For many life sciences employers, re-examining their commitment to a diverse, equitable and inclusive work culture may be necessary if they want to attract the best talent. Randstad Workmonitor data shows this is an important issue, with about half (49%) of 18-24 year olds saying they won’t accept a job with an organization not actively improving its DEI progress. In fact, among all age groups, 41% feel the same way.
For some organizations, DEI is more than just about workforce diversity and inclusion; this is an issue that has greater societal impact. For instance, medical device manufacturer Medtronic reported that it has 100% pay equity across genders and 99% across ethnicity in the U.S. The company has long strived to achieve equity in its workforce and continues to assess its pay practices in an ongoing effort to reach total parity for all of its workers around the world.
04. shift ‘build, buy or borrow’ strategies for the digital economy.
Learning and development continue to be an important part of successful talent strategies as companies look to upskill their workforce to adapt with innovation and new ways of working. Internal mobility figures into this effort as companies look to their own people to fill important roles.

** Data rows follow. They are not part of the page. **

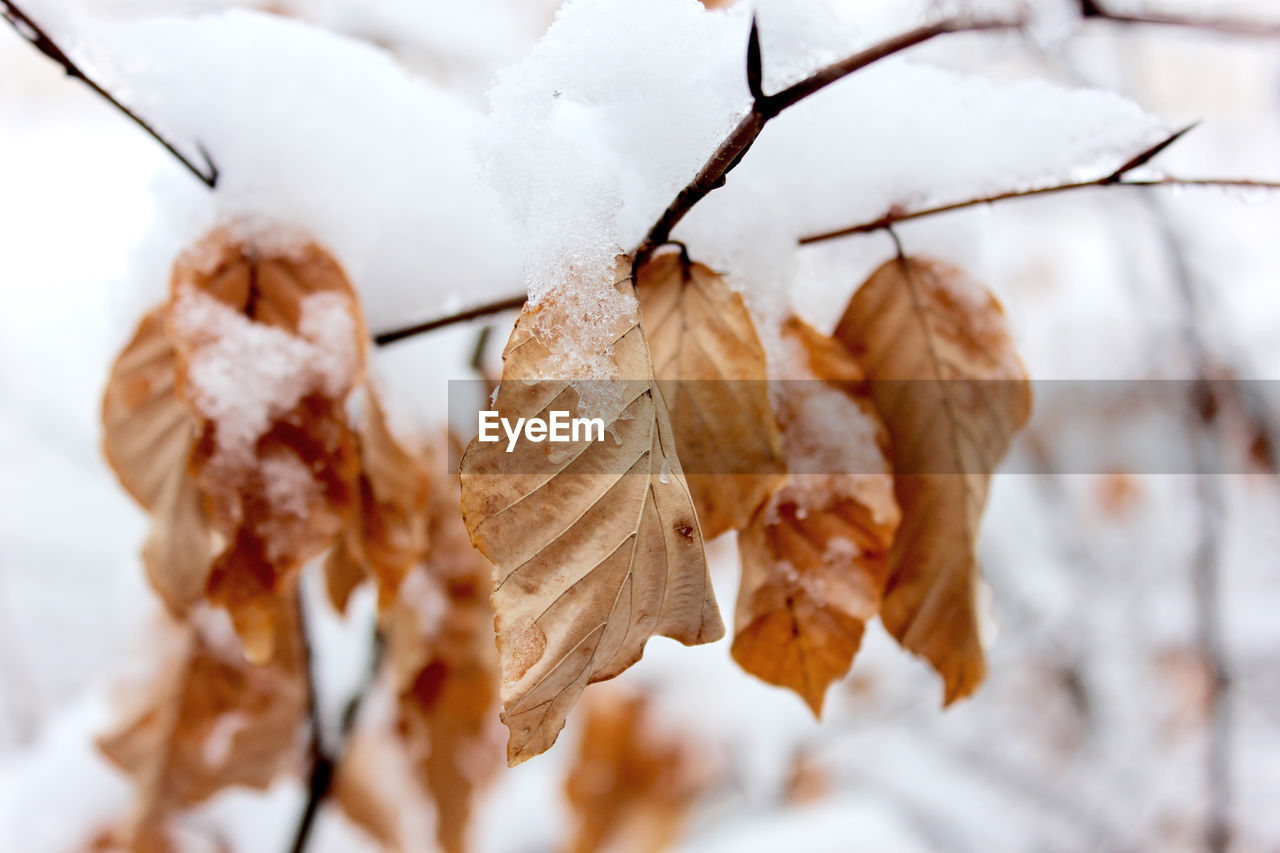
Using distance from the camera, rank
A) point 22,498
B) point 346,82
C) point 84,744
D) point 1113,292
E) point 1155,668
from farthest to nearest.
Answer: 1. point 1113,292
2. point 1155,668
3. point 22,498
4. point 84,744
5. point 346,82

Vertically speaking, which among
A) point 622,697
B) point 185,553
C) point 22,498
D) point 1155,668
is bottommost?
point 1155,668

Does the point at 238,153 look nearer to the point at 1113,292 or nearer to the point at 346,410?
the point at 346,410

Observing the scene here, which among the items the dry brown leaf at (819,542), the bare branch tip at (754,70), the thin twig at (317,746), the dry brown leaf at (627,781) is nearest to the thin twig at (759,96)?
the bare branch tip at (754,70)

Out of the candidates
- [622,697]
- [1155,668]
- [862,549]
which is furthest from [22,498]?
[1155,668]

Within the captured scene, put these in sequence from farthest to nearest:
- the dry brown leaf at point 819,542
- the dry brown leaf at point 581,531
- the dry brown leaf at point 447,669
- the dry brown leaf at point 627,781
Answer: the dry brown leaf at point 627,781 < the dry brown leaf at point 447,669 < the dry brown leaf at point 819,542 < the dry brown leaf at point 581,531

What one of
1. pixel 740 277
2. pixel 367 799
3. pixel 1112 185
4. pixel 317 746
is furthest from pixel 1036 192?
pixel 367 799

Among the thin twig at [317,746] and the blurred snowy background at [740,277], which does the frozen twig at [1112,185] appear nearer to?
the blurred snowy background at [740,277]

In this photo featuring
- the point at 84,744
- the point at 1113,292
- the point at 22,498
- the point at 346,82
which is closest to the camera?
the point at 346,82
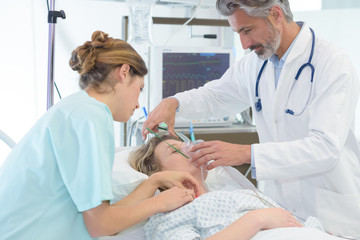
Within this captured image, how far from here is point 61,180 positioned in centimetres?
124

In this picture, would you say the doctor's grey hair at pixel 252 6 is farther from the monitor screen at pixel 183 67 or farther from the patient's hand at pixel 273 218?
the monitor screen at pixel 183 67

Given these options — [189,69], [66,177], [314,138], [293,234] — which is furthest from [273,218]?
[189,69]

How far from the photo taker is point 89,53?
1.36m

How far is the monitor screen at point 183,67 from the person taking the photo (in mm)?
2887

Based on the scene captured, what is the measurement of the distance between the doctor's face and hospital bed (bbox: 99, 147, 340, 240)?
0.57 metres

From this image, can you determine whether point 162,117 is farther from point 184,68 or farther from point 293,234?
point 184,68

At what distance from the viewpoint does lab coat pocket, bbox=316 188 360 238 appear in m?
1.69

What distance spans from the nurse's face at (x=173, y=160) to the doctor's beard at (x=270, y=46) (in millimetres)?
529

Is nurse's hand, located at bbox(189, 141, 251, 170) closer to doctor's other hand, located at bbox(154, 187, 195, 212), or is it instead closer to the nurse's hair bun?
doctor's other hand, located at bbox(154, 187, 195, 212)

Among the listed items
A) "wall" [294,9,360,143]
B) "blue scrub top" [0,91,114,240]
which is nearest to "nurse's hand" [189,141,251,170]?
"blue scrub top" [0,91,114,240]

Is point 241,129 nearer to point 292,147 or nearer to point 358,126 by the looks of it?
point 292,147

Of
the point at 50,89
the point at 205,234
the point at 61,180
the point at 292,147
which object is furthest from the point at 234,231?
the point at 50,89

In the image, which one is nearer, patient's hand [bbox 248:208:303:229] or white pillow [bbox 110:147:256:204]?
patient's hand [bbox 248:208:303:229]

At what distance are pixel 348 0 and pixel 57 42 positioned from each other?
2.62 meters
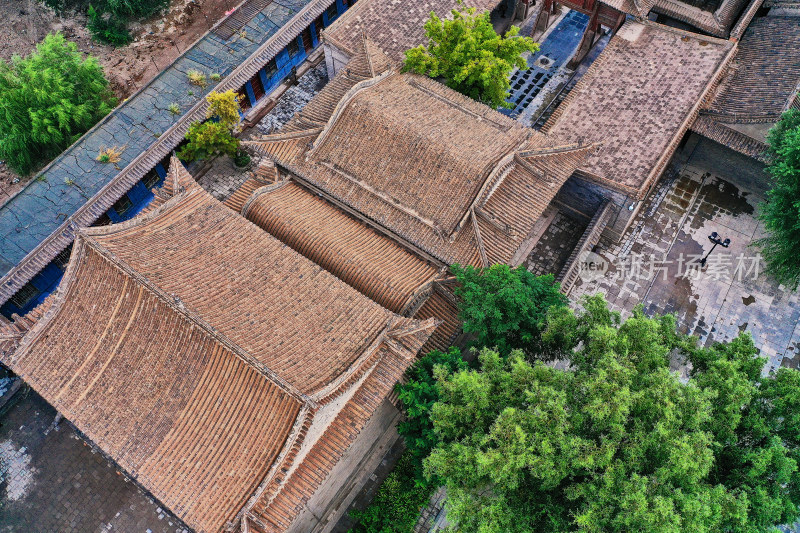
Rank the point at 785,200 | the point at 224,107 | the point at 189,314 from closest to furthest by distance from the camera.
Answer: the point at 189,314 < the point at 785,200 < the point at 224,107

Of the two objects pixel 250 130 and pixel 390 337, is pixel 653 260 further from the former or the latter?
pixel 250 130

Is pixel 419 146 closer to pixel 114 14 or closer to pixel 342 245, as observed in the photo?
pixel 342 245

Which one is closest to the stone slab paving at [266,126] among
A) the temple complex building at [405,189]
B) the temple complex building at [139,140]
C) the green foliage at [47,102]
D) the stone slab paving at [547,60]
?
the temple complex building at [139,140]

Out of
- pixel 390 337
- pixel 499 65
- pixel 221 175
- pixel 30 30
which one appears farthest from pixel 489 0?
pixel 30 30

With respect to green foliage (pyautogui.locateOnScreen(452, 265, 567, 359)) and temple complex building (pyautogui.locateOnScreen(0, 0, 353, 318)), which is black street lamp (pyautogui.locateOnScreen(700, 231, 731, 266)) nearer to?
green foliage (pyautogui.locateOnScreen(452, 265, 567, 359))

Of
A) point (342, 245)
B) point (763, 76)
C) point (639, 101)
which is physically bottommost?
point (342, 245)

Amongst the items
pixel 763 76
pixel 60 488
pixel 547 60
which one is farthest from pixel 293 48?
pixel 60 488

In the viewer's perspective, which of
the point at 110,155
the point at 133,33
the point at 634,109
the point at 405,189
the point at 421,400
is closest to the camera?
the point at 421,400
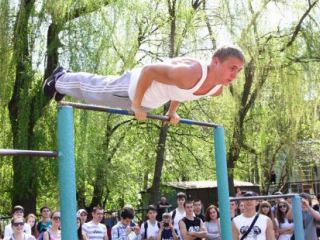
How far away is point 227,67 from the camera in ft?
11.0

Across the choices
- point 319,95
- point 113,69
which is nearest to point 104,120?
point 113,69

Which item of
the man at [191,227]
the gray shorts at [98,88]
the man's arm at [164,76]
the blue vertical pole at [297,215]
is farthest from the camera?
the man at [191,227]

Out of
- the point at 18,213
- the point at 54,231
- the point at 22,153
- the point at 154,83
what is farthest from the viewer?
the point at 54,231

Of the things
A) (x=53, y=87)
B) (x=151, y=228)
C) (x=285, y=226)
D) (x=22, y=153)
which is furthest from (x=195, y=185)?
(x=22, y=153)

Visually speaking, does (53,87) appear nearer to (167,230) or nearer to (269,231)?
(269,231)

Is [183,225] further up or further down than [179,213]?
further down

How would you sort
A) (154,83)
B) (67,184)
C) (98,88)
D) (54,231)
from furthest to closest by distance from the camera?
(54,231) → (98,88) → (154,83) → (67,184)

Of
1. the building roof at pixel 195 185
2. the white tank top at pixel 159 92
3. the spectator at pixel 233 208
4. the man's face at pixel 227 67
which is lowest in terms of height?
the spectator at pixel 233 208

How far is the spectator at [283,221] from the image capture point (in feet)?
22.6

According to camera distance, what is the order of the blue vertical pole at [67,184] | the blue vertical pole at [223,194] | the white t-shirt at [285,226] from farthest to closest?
the white t-shirt at [285,226], the blue vertical pole at [223,194], the blue vertical pole at [67,184]

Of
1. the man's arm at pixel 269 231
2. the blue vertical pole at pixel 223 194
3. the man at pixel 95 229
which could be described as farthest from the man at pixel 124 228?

This strategy not only helps employers acquire the skills they need, but also shows people how much the organization values them, driving retention. Sixty-seven percent (67%) of life sciences and pharma leaders report that reskilling and upskilling current employees for different roles has been effective in addressing talent shortages. This is likely why 63% say they’ve already invested in internal mobility platforms to enhance recruitment efforts, and 53% say their organization is investing more in this area.
Philips’ Thomas points out that his company aims to have 40% of hires be internal candidates. “This supports the development of our own talent, helps address attrition and improves retention. And these are people who are talented and Philips at the same time,” he emphasizes.

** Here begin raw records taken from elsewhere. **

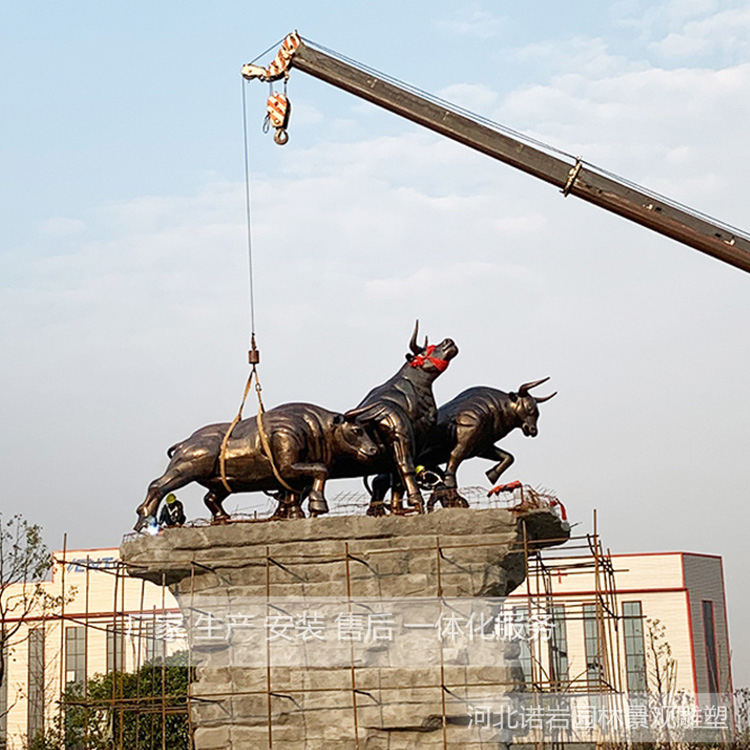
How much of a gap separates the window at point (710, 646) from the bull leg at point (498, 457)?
17.5 meters

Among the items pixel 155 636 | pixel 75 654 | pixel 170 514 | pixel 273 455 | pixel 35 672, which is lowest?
pixel 35 672

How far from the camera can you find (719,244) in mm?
15672

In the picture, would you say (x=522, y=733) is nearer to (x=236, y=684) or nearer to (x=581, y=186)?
(x=236, y=684)

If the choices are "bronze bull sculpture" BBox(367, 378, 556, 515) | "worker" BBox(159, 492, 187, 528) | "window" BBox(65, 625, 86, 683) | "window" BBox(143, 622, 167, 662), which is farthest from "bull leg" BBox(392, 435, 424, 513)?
"window" BBox(65, 625, 86, 683)

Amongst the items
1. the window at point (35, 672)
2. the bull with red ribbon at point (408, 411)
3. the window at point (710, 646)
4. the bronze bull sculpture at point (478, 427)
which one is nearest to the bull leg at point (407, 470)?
the bull with red ribbon at point (408, 411)

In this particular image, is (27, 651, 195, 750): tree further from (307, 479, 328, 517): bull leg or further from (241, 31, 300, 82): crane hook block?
(241, 31, 300, 82): crane hook block

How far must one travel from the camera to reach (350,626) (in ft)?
49.8

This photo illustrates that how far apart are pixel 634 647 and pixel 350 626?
63.1 feet

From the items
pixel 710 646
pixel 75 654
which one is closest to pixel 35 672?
pixel 75 654

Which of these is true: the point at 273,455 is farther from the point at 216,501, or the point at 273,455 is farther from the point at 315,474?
the point at 216,501

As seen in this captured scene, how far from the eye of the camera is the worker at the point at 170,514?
54.0ft

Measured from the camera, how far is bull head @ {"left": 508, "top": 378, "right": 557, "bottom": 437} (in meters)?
16.9

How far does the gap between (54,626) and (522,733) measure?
21678mm

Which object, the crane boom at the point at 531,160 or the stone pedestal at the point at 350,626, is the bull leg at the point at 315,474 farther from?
the crane boom at the point at 531,160
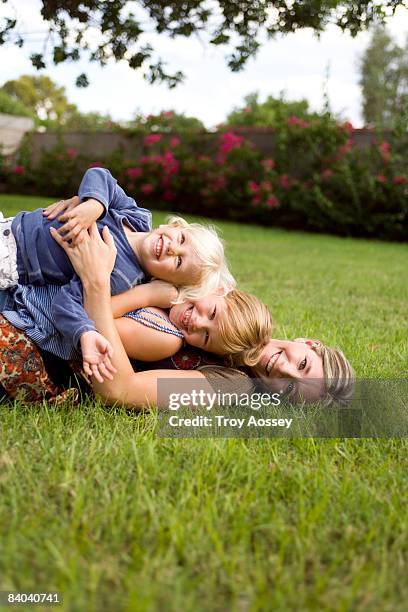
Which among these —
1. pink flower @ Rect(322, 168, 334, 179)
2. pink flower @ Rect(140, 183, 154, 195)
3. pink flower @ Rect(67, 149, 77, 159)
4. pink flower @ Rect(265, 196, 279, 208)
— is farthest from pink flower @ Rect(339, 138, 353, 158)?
pink flower @ Rect(67, 149, 77, 159)

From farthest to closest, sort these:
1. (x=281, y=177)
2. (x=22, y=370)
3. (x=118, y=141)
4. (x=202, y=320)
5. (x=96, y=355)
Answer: (x=118, y=141), (x=281, y=177), (x=202, y=320), (x=22, y=370), (x=96, y=355)

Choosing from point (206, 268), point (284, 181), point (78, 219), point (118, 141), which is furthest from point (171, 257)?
point (118, 141)

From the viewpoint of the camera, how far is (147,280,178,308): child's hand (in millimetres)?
2568

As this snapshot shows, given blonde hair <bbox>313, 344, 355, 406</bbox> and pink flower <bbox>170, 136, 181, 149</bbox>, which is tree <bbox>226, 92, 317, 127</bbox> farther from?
blonde hair <bbox>313, 344, 355, 406</bbox>

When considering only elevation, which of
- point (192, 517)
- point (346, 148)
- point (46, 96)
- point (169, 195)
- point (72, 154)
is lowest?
point (192, 517)

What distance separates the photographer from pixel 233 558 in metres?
1.43

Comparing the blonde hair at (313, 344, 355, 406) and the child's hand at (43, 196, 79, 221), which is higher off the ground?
the child's hand at (43, 196, 79, 221)

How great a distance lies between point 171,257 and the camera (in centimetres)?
255

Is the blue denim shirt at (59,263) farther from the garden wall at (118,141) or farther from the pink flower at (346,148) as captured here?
the garden wall at (118,141)

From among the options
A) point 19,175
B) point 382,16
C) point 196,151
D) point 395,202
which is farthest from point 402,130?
point 19,175

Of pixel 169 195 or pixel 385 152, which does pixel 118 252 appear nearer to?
pixel 385 152

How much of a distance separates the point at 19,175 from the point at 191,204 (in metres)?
4.07

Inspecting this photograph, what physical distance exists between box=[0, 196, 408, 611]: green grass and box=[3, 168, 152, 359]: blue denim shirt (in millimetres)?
336

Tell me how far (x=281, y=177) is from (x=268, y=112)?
19.6 ft
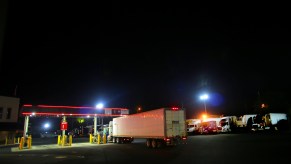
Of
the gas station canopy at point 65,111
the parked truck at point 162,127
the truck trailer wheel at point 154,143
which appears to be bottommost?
the truck trailer wheel at point 154,143

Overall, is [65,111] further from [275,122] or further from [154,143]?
[275,122]

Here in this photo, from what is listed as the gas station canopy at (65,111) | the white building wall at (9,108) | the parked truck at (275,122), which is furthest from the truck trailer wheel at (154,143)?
the white building wall at (9,108)

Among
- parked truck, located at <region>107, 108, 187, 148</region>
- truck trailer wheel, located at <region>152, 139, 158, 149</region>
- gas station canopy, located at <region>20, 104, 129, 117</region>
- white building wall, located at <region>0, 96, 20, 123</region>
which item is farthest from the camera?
white building wall, located at <region>0, 96, 20, 123</region>

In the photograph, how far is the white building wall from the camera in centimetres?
4369

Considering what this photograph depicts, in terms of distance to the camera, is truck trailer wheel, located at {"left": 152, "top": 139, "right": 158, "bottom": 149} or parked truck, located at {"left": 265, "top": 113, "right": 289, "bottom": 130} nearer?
truck trailer wheel, located at {"left": 152, "top": 139, "right": 158, "bottom": 149}

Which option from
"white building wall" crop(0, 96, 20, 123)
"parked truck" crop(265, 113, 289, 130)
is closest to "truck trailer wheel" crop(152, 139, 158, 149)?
"parked truck" crop(265, 113, 289, 130)

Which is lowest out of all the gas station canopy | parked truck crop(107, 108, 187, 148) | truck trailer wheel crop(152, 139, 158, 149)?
truck trailer wheel crop(152, 139, 158, 149)

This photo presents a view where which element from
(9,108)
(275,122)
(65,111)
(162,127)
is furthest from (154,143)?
(9,108)

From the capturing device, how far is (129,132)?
3020 cm

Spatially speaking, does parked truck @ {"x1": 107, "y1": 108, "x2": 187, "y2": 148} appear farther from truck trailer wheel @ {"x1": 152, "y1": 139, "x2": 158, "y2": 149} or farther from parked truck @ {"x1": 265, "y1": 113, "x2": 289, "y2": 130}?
parked truck @ {"x1": 265, "y1": 113, "x2": 289, "y2": 130}

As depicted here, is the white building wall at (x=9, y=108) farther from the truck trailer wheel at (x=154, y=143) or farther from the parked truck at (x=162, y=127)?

Employers in this sector are also investing in attracting contingent talent to their organizations. Many are using talent analytics and market intelligence to help them make smarter decisions about what types of talent should complete different kinds of work, based on availability, for example. And while life sciences and pharma leaders are investing in talent marketing for permanent talent much less (50%) than other sectors, 57% say they are investing in talent marketing for temporary staff — the highest of all sectors. Seventy-three percent (73%) are investing in talent marketing for freelancers and independent contractors — also the highest of the sectors.
navigate a transformed world of work
With the pandemic now less of a concern in most of the world, life sciences employers will have to adjust to a transformed world of work. The expectations of talent have shifted, business growth continues to drive demand for high-skilled workers, and a changed workplace and culture are ushering a new era of flexibility. The global talent shortage — a chronic concern for organizational leaders — will require long-term investments at many levels before companies can feel at ease about their access to skills.

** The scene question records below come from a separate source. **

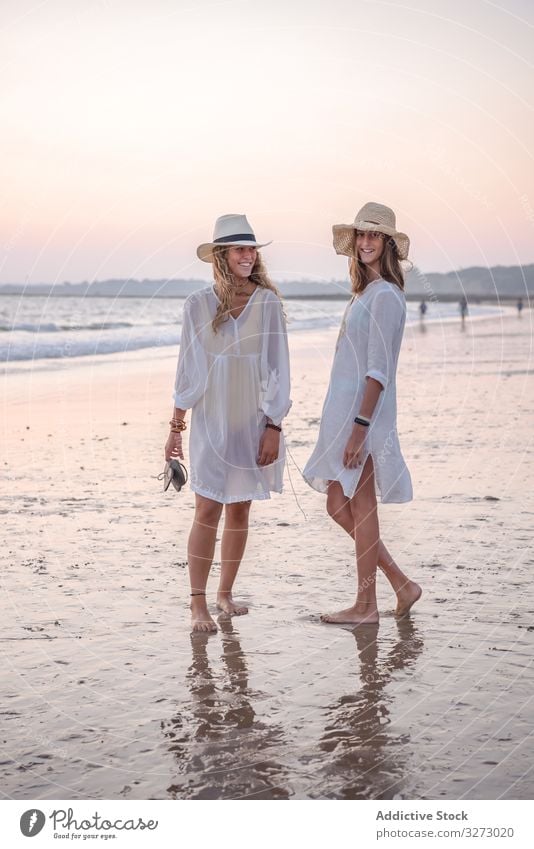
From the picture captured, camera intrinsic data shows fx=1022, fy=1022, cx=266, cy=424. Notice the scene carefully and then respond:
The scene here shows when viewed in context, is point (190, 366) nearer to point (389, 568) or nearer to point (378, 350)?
point (378, 350)

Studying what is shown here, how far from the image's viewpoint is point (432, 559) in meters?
6.60

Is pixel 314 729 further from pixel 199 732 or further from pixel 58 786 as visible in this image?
pixel 58 786

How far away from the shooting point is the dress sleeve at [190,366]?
5.42 m

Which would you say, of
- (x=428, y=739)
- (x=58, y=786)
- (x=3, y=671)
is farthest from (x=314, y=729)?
(x=3, y=671)

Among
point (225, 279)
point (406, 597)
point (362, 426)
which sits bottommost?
point (406, 597)

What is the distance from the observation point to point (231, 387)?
548 cm

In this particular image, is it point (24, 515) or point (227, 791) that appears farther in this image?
point (24, 515)

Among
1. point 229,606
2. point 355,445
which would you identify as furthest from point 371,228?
point 229,606

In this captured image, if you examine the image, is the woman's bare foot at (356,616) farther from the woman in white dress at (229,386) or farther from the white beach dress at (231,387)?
the white beach dress at (231,387)

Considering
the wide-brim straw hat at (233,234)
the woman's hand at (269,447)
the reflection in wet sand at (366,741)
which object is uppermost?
the wide-brim straw hat at (233,234)

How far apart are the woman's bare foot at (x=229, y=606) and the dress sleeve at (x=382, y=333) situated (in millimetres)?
1496

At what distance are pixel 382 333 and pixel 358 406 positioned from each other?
0.43 m

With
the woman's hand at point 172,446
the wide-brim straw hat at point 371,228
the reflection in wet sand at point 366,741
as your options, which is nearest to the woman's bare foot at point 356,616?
the reflection in wet sand at point 366,741

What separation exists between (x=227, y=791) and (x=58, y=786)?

For now, the sector will need to look inward as well as externally to get the skills needed to drive innovation — the demand and challenge every business in life sciences faces. The best talent strategy will be an optimized combination of buy, build and borrow along with reskilling and internal mobility. And to get the most from the people they have access to, employers will have to create a truly positive talent experience that leans heavily on purpose and meaningful work in a life-changing industry.